Computer Simulation Modeling, Predictive Analysis, and Sensitivity Testing

Mitigate Supply Chain Design Risk – Test Before Capital Spend and Implementation

OPSdesign engineers, analysts and computer scientists are trained in the use of sophisticated computer simulation modeling software. In the case of complex, automated, and/or highly integrated supply chain operations, computer models can be constructed to emulate existing operations or predict the performance of proposed warehousing, distribution or fulfillment operations designs and distribution networks before making a substantial capital investment, thereby mitigating risk.

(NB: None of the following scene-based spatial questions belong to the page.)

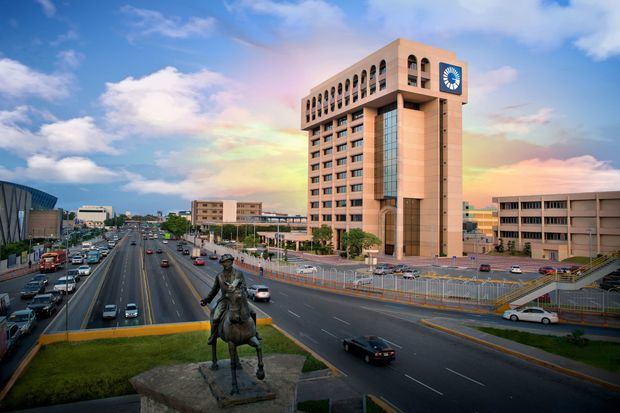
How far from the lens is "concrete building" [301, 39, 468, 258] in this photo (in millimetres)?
84688

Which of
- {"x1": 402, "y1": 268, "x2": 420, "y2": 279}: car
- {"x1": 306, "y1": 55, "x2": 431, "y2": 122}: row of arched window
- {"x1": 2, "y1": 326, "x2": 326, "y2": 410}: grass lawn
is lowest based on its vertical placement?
{"x1": 402, "y1": 268, "x2": 420, "y2": 279}: car

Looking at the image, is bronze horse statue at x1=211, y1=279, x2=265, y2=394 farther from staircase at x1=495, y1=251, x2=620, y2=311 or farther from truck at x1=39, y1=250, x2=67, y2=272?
truck at x1=39, y1=250, x2=67, y2=272

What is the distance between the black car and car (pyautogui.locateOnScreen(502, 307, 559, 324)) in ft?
129

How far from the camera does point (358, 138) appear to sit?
95062 mm

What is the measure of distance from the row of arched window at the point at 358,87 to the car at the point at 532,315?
6309 centimetres

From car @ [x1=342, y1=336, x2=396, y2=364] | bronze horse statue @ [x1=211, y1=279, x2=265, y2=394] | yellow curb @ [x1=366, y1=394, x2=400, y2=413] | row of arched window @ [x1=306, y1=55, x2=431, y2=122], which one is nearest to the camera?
bronze horse statue @ [x1=211, y1=279, x2=265, y2=394]

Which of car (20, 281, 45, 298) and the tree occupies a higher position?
the tree

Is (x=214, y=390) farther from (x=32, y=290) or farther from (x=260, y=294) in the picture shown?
(x=32, y=290)

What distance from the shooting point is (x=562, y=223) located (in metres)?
85.1

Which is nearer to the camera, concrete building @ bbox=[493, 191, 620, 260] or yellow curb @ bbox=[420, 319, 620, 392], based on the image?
yellow curb @ bbox=[420, 319, 620, 392]

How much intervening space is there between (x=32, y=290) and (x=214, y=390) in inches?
1634

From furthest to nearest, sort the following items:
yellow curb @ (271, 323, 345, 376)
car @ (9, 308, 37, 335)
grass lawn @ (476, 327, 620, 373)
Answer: car @ (9, 308, 37, 335), grass lawn @ (476, 327, 620, 373), yellow curb @ (271, 323, 345, 376)

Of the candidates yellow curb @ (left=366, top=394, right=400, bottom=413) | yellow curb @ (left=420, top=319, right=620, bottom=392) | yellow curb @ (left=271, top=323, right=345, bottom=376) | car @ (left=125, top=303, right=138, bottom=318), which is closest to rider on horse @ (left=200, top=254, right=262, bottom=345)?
yellow curb @ (left=366, top=394, right=400, bottom=413)

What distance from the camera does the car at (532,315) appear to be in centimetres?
3102
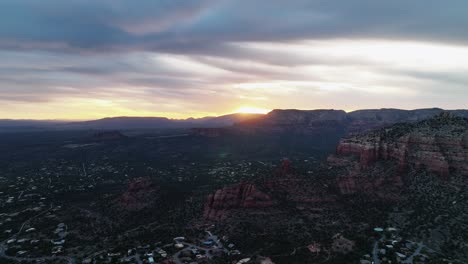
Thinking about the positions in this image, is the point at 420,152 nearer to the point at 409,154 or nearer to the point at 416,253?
the point at 409,154

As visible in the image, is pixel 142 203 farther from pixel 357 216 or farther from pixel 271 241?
pixel 357 216

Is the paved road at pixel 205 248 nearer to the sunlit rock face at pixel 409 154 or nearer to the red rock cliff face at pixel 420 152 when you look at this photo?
the sunlit rock face at pixel 409 154

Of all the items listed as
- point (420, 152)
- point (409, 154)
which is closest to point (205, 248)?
point (409, 154)

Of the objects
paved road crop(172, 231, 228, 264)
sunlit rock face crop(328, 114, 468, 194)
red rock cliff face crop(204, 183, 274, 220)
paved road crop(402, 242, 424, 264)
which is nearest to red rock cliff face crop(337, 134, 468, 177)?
sunlit rock face crop(328, 114, 468, 194)

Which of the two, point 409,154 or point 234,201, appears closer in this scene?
point 234,201

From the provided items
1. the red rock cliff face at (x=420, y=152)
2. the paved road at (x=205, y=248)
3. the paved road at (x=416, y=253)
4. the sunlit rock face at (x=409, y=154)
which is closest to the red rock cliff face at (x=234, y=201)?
the paved road at (x=205, y=248)

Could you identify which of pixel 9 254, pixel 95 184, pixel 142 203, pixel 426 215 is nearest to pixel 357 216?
pixel 426 215
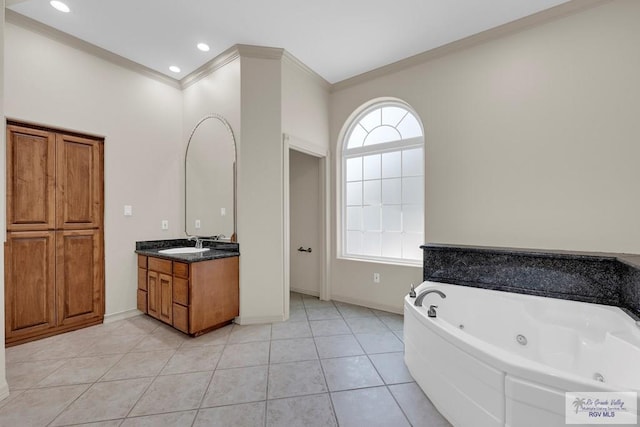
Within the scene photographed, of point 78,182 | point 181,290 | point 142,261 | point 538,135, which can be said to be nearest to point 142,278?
point 142,261

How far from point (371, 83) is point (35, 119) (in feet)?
11.5

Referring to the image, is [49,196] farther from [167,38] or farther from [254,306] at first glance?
[254,306]

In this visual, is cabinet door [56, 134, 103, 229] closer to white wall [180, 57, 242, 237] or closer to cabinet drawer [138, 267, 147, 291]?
cabinet drawer [138, 267, 147, 291]

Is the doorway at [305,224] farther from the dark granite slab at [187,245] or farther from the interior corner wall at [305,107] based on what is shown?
the dark granite slab at [187,245]

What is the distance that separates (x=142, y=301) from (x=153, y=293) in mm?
310

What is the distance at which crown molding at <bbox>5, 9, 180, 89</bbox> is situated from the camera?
243 cm

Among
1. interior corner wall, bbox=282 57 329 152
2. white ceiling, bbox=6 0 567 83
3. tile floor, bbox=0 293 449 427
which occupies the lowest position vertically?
tile floor, bbox=0 293 449 427

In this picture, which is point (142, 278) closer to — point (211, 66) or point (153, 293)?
point (153, 293)

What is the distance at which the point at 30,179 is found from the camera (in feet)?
8.20

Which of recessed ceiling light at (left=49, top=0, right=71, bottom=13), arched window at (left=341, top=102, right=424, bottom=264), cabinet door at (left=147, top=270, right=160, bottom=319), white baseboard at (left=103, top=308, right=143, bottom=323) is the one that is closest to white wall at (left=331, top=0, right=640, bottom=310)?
arched window at (left=341, top=102, right=424, bottom=264)

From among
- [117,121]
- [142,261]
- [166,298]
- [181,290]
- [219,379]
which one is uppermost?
[117,121]

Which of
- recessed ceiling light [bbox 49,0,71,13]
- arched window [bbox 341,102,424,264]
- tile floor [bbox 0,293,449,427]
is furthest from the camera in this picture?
arched window [bbox 341,102,424,264]

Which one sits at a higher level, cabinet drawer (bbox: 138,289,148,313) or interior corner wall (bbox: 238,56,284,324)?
interior corner wall (bbox: 238,56,284,324)

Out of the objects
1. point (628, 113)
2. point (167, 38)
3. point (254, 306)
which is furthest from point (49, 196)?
point (628, 113)
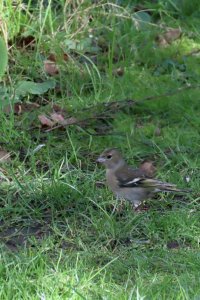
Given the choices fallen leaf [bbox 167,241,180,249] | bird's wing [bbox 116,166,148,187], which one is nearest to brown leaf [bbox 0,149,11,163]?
bird's wing [bbox 116,166,148,187]

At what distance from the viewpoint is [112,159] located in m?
6.87

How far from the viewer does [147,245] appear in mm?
6062

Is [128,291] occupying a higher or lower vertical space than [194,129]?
higher

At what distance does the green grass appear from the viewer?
5.51m

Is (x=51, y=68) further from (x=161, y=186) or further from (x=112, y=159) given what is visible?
(x=161, y=186)

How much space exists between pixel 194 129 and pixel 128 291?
2838 millimetres

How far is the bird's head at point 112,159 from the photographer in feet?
22.5

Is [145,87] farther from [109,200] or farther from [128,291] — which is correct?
[128,291]

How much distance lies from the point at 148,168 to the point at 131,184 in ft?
1.79

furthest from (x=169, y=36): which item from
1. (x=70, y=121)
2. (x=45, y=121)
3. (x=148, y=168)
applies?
(x=148, y=168)

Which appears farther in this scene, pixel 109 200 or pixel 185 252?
pixel 109 200

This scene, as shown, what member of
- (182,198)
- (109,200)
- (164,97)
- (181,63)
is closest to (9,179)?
(109,200)

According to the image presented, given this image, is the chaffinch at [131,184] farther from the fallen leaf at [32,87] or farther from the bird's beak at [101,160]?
the fallen leaf at [32,87]

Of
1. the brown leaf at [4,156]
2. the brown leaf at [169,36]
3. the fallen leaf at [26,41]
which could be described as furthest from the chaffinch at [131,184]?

The first step in the modeling effort is typically aimed at building a computer simulation which emulates the existing supply chain characteristics (or that of a specific warehouse, distribution, or e-commerce fulfillment operation). Once validated against current/historical data, the as-is model is used as the baseline against which all alternatives will be measured against. A thorough cost/benefit analysis of each of the alternatives (supply chain footprint, facility characteristics, processes, systems, infrastructure, and labor strategy, etc.) against the base model will lead to those options which best align with your service level and economic targets.

These powerful tools are often used to test the sensitivity of volatile model variables, individually and in aggregate, to identify those design elements which present the greatest design risk (operational bottlenecks, capacity constraints, flexibility/scalability inhibitors, etc.) and develop and test alternatives to cost-effectively mitigate the threat while achieving design throughput and capacity requirements.

Run the “what if” scenarios in a test environment, not in your operation on go-live day or at peak season volumes.